THE ongoing diplomatic spat between Spain and Argentina deepened on Tuesday, after the Spanish government recalled its ambassador in Buenos Aires to Madrid definitively.
The drastic move came after the Argentine president, Javier Milei, refused to apologise for calling the wife of Spanish Prime Minister Pedro Sanchez ‘corrupt’ while on a visit to Madrid at the weekend.
Far from saying he was sorry for his words, which were uttered during a meeting of far-right parties hosted by Spain’s Vox, he claimed that he felt ‘attacked’ by the Socialist Party leader, whom, he added, was ‘working in line with kirchnerismo’, a reference to the left-wing policies of his predecessors in the Argentine government.
“I am not going to apologise to him under any circumstances…. If I was the one who was attacked,” Milei told the channel Todo Noticias during his first interview after the row broke out.
Read more: Spain’s Prime Minister Pedro Sanchez calls for public apology from Milei
“[Sánchez] is such a coward that he needed to send women to beat me up,” Milei continued, in reference to comments about the incident made by female ministers such as Spain’s Deputy Prime Minister Yolanda Diaz and Universities Minister Diana Morant.
The Argentine president claimed that such comments made by female members of the Spanish government was a strategy by his predecessor Alberto Fernandez aimed at provoking him into reacting so that his critics could call him ‘misogynist’.
On Tuesday, government spokesperson Pilar Alegria responded to Milei’s comments, saying that ‘politics is not a question of skirts or trousers, but rather of respect. For women to have a voice or autonomy is not cowardice, it’s equality’.
It was Foreign Minister Jose Manuel Albares, meanwhile, who announced that Spain’s ambassador to Argentina was being recalled, thus raising the tensions between the two countries another notch.
“The ambassador will stay in Madrid definitively, Argentina is left without an ambassador,” Albares said on Tuesday.
The move came after Spain called its ambassador in Buenos Aires for consultation on Sunday. But now, however, the ambassador will not be going back to the South American country and will be replaced once the diplomatic rift is over.
Milei was in Madrid to appear as the star guest at a conference of far-right leaders, along with Marine Le Pen from France.
During his speech he described Sanchez’s partner, Begoña Gomez, as a ‘corrupt wife’ after a series of allegations were made against her in some sectors of the press of influence peddling.
A preliminary judicial investigation into Gomez’s activities has been opened, but so far there is no proof of any wrongdoing.
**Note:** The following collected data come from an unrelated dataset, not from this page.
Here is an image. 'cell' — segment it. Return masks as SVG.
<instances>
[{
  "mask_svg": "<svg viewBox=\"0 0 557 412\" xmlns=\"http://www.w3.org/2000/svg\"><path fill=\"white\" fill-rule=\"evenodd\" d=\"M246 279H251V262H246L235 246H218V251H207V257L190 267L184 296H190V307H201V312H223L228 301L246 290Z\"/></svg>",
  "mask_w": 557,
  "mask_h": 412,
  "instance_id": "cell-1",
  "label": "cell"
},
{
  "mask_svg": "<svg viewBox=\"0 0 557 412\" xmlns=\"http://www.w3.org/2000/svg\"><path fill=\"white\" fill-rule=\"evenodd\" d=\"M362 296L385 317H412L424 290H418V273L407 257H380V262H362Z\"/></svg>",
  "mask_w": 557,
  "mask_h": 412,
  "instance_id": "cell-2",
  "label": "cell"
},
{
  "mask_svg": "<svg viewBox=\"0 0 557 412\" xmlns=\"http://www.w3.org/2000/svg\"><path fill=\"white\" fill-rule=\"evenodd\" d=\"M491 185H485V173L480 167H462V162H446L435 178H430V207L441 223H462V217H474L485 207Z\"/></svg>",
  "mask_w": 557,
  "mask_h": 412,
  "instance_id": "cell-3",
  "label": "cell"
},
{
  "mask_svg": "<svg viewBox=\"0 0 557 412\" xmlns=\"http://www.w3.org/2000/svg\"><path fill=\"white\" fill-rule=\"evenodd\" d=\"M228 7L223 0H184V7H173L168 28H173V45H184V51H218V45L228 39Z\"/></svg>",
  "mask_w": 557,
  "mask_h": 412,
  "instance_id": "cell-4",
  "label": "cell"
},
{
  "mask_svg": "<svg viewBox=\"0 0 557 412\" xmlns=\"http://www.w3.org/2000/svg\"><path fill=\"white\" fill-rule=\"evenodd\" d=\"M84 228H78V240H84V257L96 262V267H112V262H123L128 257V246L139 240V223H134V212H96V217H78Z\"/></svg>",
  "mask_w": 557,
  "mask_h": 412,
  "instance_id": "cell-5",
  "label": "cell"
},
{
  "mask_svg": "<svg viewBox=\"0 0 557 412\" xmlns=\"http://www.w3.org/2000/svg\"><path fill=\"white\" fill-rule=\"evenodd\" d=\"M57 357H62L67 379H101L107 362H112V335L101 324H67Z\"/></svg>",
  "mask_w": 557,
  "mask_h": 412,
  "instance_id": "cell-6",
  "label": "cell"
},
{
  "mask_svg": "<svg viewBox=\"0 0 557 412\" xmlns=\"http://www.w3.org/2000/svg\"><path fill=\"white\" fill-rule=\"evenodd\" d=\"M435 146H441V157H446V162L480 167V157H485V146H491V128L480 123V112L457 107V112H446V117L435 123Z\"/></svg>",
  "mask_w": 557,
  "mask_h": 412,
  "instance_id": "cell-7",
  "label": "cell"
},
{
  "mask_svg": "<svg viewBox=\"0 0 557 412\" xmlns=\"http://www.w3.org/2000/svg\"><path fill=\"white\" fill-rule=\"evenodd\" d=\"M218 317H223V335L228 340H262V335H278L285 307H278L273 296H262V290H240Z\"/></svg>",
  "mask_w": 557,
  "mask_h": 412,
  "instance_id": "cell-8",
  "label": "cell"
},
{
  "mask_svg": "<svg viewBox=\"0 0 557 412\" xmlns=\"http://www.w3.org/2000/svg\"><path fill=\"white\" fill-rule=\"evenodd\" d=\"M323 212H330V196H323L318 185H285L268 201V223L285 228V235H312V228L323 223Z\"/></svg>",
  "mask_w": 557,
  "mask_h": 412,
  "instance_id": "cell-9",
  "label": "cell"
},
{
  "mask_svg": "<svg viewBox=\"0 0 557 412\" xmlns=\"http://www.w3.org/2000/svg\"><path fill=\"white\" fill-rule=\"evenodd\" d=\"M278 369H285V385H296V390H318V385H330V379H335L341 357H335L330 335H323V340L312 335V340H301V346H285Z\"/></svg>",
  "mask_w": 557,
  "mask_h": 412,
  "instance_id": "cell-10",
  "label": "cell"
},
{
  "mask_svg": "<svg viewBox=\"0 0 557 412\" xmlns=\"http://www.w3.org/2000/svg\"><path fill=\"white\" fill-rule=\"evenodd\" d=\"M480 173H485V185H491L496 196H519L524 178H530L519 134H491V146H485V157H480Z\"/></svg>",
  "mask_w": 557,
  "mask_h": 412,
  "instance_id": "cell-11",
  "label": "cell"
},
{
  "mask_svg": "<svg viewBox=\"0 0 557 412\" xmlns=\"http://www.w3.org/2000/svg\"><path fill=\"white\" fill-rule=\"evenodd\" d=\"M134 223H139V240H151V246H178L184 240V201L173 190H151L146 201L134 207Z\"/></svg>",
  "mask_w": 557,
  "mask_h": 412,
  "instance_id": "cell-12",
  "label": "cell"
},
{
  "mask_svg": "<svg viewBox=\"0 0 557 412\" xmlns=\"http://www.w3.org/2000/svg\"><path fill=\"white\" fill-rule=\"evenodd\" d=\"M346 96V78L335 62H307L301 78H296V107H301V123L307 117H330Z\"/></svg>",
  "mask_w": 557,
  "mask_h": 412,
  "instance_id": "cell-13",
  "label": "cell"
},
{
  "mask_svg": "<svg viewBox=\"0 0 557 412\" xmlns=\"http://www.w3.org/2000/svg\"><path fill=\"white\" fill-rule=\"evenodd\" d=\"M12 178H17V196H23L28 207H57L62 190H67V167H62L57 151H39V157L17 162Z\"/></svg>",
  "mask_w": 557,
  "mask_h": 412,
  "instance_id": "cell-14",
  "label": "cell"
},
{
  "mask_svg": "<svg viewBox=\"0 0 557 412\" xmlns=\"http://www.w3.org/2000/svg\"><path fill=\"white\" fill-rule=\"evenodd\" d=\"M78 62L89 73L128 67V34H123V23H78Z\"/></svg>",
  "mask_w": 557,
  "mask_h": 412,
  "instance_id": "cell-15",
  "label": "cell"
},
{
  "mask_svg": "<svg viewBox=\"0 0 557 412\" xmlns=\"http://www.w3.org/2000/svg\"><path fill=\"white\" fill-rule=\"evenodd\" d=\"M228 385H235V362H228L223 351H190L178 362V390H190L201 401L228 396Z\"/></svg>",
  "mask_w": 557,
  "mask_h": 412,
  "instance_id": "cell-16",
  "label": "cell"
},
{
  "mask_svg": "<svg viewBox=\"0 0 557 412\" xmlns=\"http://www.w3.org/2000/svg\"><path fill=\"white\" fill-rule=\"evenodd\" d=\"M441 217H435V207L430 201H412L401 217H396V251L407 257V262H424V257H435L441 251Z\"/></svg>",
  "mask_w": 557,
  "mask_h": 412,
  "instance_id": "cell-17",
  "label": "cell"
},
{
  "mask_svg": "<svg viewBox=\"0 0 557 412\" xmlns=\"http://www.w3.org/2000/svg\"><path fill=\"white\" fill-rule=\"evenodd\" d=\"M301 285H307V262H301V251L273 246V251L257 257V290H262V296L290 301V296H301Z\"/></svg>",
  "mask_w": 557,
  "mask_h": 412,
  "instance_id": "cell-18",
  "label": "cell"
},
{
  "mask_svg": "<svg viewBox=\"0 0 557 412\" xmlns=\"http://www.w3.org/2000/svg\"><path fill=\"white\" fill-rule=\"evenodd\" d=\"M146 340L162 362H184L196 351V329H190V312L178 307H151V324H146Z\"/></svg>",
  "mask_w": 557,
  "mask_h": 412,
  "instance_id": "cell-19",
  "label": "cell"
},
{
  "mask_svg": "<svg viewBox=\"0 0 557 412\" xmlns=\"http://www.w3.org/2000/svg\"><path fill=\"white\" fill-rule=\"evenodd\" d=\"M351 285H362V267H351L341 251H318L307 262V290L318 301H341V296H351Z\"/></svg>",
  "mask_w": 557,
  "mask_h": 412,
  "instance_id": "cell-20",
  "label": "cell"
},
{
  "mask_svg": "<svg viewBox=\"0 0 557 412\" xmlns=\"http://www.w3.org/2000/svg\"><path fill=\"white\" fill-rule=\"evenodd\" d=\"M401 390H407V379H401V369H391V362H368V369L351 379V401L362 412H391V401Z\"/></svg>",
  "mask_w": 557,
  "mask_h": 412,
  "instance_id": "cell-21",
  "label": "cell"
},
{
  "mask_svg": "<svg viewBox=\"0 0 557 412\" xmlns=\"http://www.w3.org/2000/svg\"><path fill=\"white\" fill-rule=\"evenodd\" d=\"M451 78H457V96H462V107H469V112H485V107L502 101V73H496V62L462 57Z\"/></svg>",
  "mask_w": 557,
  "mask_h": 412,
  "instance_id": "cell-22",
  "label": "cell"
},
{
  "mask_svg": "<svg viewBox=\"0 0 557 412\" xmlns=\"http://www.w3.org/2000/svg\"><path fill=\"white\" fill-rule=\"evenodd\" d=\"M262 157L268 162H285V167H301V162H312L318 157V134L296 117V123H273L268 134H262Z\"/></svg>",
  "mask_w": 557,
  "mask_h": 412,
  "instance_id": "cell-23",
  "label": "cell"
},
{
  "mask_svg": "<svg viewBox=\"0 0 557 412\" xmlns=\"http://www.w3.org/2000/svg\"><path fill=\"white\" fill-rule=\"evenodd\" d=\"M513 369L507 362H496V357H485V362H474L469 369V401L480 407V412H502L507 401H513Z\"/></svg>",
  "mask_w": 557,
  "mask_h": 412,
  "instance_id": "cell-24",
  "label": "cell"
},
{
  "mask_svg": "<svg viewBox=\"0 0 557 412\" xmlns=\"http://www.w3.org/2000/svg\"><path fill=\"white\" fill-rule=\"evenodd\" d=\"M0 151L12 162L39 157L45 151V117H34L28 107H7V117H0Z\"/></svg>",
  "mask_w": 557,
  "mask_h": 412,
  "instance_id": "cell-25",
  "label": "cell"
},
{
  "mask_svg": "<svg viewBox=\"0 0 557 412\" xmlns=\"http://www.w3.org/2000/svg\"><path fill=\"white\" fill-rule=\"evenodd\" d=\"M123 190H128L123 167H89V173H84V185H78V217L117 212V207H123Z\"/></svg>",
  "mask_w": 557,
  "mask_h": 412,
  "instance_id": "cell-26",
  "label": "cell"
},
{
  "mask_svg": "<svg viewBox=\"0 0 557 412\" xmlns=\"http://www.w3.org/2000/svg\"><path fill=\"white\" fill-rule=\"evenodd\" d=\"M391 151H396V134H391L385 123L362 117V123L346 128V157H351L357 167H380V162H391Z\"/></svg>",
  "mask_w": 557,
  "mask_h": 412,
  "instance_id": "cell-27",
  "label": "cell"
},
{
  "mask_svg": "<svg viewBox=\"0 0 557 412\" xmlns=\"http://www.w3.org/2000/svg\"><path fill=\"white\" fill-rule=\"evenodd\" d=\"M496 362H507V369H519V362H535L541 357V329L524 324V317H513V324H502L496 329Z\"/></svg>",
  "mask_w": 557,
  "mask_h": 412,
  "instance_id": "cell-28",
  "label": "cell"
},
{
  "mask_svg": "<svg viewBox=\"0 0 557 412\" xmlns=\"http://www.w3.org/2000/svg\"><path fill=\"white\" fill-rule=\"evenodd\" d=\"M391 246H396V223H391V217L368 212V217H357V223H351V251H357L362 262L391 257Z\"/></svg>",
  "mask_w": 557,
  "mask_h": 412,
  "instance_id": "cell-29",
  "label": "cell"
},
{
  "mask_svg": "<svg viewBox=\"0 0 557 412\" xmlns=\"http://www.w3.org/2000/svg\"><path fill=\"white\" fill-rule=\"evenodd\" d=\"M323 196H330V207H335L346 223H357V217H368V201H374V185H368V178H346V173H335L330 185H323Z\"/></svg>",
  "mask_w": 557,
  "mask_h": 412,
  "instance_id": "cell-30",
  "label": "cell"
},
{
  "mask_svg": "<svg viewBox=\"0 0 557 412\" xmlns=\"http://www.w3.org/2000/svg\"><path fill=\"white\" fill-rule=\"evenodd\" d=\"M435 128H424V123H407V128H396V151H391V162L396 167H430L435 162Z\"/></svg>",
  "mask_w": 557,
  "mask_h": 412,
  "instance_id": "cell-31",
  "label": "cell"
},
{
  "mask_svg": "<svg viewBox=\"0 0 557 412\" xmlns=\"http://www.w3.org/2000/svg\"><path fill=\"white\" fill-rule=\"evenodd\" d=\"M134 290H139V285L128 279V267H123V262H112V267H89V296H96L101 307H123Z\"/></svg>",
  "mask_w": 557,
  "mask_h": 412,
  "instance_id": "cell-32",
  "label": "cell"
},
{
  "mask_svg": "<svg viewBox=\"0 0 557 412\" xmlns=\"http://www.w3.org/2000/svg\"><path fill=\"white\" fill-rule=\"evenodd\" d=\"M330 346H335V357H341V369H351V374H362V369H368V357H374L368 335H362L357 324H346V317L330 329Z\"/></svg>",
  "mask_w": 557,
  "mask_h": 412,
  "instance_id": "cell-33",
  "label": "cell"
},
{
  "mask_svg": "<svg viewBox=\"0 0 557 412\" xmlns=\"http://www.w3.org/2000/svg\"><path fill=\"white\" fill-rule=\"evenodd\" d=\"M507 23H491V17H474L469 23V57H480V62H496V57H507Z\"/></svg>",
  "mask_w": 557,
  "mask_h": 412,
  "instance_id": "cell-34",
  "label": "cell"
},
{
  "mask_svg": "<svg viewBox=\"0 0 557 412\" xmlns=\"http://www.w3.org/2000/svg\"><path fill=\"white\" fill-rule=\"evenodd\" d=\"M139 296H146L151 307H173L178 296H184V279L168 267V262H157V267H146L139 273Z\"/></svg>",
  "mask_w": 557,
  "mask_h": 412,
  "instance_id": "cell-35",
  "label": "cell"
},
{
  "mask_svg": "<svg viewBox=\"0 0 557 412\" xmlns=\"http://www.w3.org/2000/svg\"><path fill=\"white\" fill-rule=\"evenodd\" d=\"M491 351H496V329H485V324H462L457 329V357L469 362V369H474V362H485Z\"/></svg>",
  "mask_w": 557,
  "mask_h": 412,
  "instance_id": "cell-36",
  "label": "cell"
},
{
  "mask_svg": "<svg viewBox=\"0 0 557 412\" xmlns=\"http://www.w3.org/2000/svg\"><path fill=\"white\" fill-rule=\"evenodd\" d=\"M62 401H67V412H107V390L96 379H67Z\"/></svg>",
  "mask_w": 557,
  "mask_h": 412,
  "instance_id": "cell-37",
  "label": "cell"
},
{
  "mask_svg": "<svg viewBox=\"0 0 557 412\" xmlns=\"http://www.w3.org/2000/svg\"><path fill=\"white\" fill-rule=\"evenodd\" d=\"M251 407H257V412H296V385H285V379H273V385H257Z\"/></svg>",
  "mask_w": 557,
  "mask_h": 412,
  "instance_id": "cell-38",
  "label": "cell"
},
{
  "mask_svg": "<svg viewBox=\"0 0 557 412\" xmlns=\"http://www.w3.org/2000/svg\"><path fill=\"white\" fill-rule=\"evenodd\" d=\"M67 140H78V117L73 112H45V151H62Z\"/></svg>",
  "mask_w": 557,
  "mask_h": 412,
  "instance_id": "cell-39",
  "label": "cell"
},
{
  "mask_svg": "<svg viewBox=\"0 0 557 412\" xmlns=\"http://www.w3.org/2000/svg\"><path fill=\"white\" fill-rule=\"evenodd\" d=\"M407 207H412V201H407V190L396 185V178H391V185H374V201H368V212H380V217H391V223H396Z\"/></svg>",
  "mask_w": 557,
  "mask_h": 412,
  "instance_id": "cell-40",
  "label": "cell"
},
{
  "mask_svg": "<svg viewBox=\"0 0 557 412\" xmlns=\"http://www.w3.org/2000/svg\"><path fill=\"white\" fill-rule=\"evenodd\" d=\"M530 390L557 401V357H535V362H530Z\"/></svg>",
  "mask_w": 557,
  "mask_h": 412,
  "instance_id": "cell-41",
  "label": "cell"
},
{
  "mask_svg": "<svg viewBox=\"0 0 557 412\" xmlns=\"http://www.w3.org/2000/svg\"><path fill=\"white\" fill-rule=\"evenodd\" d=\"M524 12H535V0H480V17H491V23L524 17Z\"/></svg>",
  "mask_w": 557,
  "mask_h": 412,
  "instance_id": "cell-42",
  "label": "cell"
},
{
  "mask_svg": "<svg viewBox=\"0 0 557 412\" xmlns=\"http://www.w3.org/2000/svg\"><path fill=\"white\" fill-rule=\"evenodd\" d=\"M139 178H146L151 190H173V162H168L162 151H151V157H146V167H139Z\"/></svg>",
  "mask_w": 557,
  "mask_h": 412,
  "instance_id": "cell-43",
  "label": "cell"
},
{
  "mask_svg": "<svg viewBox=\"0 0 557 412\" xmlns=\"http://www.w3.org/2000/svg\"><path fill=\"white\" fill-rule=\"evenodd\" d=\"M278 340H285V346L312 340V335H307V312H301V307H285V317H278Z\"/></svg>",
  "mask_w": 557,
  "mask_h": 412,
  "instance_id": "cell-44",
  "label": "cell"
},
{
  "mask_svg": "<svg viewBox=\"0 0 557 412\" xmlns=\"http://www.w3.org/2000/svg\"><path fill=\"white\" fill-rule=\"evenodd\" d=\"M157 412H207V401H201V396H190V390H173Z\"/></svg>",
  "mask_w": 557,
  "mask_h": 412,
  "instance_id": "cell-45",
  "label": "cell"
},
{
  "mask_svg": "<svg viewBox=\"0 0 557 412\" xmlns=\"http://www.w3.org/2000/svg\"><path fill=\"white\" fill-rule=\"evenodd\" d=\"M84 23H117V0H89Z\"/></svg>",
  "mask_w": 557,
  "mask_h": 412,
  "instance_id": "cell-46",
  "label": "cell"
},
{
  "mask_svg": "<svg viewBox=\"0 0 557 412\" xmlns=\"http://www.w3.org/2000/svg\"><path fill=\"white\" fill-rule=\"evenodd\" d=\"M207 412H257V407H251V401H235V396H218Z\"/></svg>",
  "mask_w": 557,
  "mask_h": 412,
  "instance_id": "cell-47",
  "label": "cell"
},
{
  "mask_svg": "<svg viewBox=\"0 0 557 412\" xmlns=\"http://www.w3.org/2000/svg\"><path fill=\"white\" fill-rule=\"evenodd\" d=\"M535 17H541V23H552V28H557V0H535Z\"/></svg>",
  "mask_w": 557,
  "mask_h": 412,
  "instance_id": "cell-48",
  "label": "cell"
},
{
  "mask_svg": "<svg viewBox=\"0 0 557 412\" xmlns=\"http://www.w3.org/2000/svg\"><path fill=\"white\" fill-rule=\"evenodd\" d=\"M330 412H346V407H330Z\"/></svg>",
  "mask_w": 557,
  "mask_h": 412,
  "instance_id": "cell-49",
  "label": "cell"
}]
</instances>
The story received widespread coverage in right-leaning news sources in Spain before it was taken up by the courts.
Yesterday, Sanchez himself called for an apology from Milei, adding: “I am fully aware that those who spoke yesterday did not do so in the name of the great Argentine people.”
Tensions between Spain and Argentina have been running high after Spanish Transport Minister Oscar Puente recently made comments suggesting that Milei had ingested ‘substances’ during last year’s presidential elections.